TASK GOAL: Copy, from the entries below, each line in which the string "bold" appears.

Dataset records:
▽

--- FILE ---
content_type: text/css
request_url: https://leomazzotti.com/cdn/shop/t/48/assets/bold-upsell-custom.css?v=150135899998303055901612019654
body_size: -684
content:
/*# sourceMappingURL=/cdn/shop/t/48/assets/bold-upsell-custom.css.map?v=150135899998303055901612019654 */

△

SOLVED PROBLEM:
request_url: https://leomazzotti.com/cdn/shop/t/48/assets/bold-upsell-custom.css?v=150135899998303055901612019654
/*# sourceMappingURL=/cdn/shop/t/48/assets/bold-upsell-custom.css.map?v=150135899998303055901612019654 */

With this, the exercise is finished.